Such has been Wilson’s development since that departure that it’s fitting for him to return to the fold for the 50th year of the band. No doubt too that it’s worked in everyone’s favour that all of the issues involving unpaid royalties and co-writing credits have been resolved too, albeit via the mediation of a high court judge.
The Rise: Coachella? It’s all rumour at this stage and they do have a festival date already penned in for their 50th Anniversary Tour at the New Orleans Jazz festival but an appearance at Cochella could perhaps offer a greater prospect; the global audience is in place for the festival and the sunshine is in place for the band…wouldn’t it be nice?

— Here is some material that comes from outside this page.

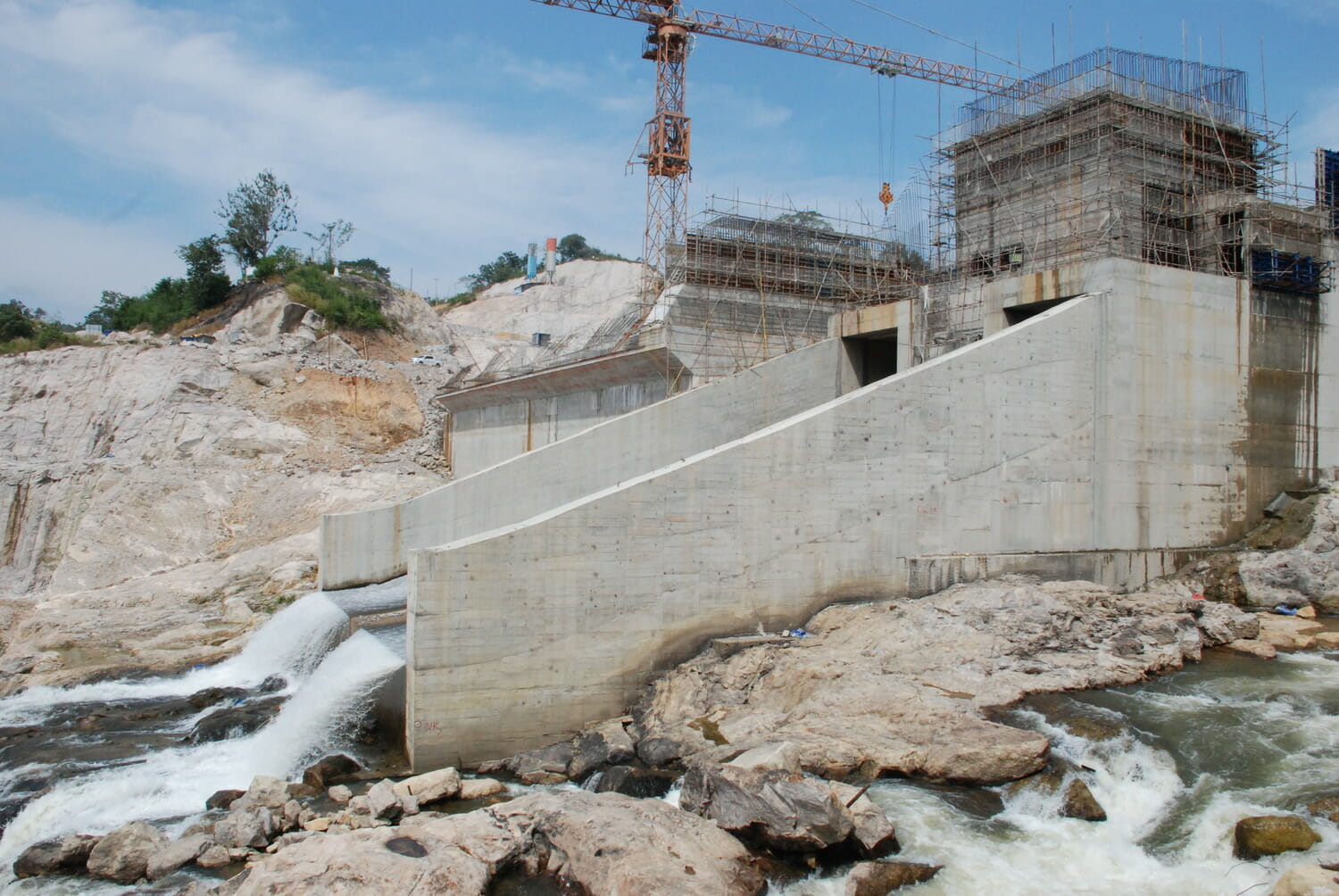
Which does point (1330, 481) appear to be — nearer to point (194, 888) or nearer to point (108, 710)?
point (194, 888)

The Fall: The forced metamorphosis from Joy Division to New Order is a tale read a thousand times previous because of the nature of the former’s premature end. New Order came into being and departed from the sound that platformed Ian Curtis’s talent.
The post-punk sound was shifted; Sumner was designated vocals and as synthesisers shook up the 80s music scene so too did their sound with their track ‘Blue Monday’ becoming the best-selling 12” single in history.

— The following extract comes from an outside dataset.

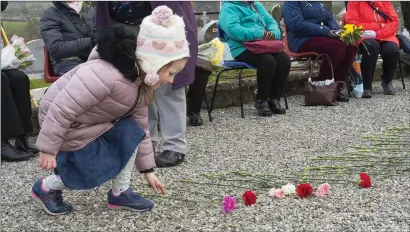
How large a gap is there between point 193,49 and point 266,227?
1653 mm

Since then it would be assumed that New Order were to be a mainstay in British popular music, but despite not performing since 2006, inter-group relationships began to fray, as bassist Hooky succinctly commented: “New Order deciding to tour without me. It makes me all the more determined to fuck New Order over in any possible way I can. If they think I'm just going to scuttle off to a cabin in the woods, they've got another thing coming. They're dickheads.”
The Rise: Future Music Festival 2012. The tail end of 2011 saw the band perform without Peter Hook but still using the New Order name and 2012 promises more of the same. Hooky still remains out of the picture but close your eyes and open your ears and it can be 1983 all over again.
The Fall: It wasn’t officially a split, more of a pause but the manner in which it was conducted was less then orderly. The hiatus was saw Kele go solo, Moakes dally with La Roux as well as his own project, Young Legionnaire, and Russell Lissack guest with Irish rock outfit Ash on tour.
No word as to whether the Ash tour prompted the decision but Lissack was eager to return to work with Bloc Party, so without Kele, the other three members began rehearsing new instrumental tracks. The NME got all Donald McIntyre on us and investigated the situation, even making available the audio from the interviews, as Kele admitted to seeing the band get together for rehearsals without him in New York. Lissack at the time suggested they’d “see if we can get a singer to” audition in the absence of Kele.
Throwing his ha’pennys worth into the ring Zane Lowe tweeted: “Bloc Party thing is nonsense. Management confirm it. Solid... solid as a rrrrock.” So there we left the band, weighed down with vague indecision on their future.
The Rise: Reading Festival 2012 and Leeds Festival 2012? Fast forward three years and Zane Lowe has returned as official spokesman for the band, making public in a Kele interview that 2012 will bring a new material from the group. So all seems well again and we can’t help but think that a spot among the Reading line-up, where in 2009 the band were deemed ‘flawless’ before all the nonsense began, would be a fitting place to return.